Houseman contends that Turner has failed to make the required showing because the facts alleged are not “conscience shocking” and therefore cannot rise to the level of a constitutional violation. Aplt. Opening Br. at 11-12. The “shock-the-conscience” test applies when the plaintiff asserts a substantive due process violation based on executive action that does not implicate a fundamental right. County of Sacramento v. Lewis, 523 U.S. 833, 846-47, 118 S.Ct. 1708, 140 L.Ed.2d 1043 (1998); Dubbs v. Head Start, Inc., 336 F.3d 1194, 1203 (10th Cir.2003). As we read his petition, Turner does not bring his claims against Houseman on the basis of substantive due process, 1 but avers instead specific violations of the Fourth, Fifth, and Fourteenth Amendments, including unlawful search and seizure and a deprivation of procedural due process. “Where a particular Amendment provides an explicit textual source of constitutional protection against a particular sort of government behavior, that Amendment, not the more generalized notion of ‘substantive due process,’ must be the guide for analyzing these claims.” Albright v. Oliver, 510 U.S. 266, 273, 114 S.Ct. 807, 127 L.Ed.2d 114 (1994) (quotation omitted).

2. Fourth Amendment Claim

Turner’s Fourth Amendment claim asserts that Houseman assisted in the unlawful seizure of his person and the warrant-less search of his home. The Fourth Amendment, which prohibits the unreasonable seizure of persons and searches of their homes, is applicable to the actions of state social workers. Jones v. Hunt, 410 F.3d 1221, 1225 (10th Cir.2005).

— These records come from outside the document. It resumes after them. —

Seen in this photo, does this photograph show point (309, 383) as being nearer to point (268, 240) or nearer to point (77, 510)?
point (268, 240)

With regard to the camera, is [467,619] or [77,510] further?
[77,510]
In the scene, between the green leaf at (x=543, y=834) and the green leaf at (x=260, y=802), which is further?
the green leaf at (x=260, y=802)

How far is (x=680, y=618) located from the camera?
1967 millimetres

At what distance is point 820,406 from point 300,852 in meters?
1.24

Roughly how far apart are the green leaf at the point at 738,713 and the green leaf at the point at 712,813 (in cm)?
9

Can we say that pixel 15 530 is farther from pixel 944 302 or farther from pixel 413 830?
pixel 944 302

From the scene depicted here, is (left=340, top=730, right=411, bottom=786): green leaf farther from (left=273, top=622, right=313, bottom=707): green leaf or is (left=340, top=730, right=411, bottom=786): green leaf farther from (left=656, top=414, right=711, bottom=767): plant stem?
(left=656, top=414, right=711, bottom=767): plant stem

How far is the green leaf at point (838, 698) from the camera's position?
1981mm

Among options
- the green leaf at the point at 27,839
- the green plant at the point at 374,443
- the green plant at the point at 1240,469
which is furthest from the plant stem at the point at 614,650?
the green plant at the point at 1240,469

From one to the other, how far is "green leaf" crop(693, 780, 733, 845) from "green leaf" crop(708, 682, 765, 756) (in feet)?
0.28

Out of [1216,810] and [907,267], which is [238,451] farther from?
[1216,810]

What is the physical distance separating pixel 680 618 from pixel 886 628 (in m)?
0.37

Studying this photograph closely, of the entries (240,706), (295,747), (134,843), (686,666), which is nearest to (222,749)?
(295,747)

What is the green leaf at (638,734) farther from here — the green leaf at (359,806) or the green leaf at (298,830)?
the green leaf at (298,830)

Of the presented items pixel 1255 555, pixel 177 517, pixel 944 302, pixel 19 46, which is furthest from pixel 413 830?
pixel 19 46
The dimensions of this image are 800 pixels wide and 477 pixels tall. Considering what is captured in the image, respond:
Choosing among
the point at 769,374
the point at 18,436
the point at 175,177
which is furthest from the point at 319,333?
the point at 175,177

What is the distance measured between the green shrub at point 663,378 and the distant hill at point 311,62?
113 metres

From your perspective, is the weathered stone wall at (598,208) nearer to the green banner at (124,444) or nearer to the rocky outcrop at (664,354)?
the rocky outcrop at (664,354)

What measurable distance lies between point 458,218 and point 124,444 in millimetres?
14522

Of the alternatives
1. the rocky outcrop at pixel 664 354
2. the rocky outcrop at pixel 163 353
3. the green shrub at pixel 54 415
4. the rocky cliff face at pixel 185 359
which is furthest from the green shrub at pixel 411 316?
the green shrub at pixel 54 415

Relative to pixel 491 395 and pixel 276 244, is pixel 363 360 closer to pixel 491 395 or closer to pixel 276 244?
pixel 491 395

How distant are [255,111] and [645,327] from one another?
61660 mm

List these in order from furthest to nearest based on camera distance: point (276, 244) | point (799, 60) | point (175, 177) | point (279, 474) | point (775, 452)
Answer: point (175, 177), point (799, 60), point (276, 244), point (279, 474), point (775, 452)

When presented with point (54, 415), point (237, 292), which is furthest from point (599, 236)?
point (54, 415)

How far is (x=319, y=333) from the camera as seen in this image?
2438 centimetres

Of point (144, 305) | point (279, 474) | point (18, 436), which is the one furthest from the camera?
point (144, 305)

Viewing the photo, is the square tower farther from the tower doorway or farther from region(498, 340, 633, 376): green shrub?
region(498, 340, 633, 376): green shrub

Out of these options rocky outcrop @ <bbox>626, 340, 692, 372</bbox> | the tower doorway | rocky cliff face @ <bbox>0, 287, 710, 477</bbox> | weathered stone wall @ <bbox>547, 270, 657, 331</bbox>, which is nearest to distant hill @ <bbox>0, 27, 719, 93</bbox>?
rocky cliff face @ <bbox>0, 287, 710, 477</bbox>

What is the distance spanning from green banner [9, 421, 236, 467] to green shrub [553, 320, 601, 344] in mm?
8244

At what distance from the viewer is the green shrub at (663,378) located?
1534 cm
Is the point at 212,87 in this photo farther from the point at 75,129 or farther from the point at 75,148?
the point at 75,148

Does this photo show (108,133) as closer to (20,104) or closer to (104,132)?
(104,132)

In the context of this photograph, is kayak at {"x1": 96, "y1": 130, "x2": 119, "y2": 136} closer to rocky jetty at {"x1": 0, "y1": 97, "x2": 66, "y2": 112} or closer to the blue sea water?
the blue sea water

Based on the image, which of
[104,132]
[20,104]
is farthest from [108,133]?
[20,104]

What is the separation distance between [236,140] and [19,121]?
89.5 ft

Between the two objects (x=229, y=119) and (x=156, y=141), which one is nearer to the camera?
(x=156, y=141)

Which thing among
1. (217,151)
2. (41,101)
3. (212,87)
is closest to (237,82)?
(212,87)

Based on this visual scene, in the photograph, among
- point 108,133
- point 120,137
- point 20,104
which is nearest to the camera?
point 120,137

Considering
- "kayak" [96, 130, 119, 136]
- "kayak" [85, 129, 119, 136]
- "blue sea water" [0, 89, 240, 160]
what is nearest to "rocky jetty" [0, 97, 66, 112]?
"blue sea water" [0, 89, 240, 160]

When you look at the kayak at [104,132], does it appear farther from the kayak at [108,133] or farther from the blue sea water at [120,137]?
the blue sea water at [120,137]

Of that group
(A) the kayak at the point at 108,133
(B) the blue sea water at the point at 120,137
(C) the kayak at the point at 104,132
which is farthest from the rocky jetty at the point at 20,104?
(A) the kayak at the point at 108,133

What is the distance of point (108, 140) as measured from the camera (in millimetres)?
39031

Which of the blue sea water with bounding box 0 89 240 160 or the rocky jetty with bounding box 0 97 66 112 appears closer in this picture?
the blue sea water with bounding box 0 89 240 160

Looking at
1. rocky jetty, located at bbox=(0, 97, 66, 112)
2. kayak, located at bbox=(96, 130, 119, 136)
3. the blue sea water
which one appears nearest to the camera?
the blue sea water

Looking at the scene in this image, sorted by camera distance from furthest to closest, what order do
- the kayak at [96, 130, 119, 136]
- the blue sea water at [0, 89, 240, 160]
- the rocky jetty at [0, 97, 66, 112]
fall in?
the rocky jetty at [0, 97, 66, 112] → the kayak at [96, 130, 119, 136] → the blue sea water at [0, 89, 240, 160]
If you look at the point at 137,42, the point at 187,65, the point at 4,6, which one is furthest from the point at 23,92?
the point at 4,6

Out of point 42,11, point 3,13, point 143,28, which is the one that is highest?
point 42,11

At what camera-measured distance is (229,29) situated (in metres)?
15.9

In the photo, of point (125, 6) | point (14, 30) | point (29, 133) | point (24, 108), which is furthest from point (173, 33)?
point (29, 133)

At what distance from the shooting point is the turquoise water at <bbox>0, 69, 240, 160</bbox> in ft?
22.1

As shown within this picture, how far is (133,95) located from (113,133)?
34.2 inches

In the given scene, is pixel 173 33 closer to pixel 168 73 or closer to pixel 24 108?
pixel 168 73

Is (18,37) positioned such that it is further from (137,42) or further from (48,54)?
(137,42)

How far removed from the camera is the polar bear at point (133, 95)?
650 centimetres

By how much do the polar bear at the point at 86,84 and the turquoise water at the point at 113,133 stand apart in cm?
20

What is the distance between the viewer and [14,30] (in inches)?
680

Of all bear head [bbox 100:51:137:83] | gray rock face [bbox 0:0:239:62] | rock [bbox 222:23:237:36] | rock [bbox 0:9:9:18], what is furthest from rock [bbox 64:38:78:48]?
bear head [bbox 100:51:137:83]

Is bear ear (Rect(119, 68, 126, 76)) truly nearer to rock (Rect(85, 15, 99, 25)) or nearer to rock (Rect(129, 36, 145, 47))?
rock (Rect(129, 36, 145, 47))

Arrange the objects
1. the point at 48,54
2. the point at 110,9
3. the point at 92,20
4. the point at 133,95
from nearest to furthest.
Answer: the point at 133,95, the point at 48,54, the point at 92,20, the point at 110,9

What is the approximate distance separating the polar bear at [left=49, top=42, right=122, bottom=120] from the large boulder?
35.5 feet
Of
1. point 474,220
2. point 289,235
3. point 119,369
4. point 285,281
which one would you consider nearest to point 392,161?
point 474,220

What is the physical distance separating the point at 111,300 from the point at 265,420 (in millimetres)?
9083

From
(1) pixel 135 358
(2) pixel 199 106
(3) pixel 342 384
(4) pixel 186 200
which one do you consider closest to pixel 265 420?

Houseman asserts that the district court incorrectly applied the standard relevant to actions by the police to determine whether she violated Turner’s Fourth Amendment rights. 2 But as our cases in *788 dicate, the ultímate standard is the same, whether police or social workers are involved: “With limited exceptions, a search or seizure requires either a warrant or probable cause.” Id. at 1227.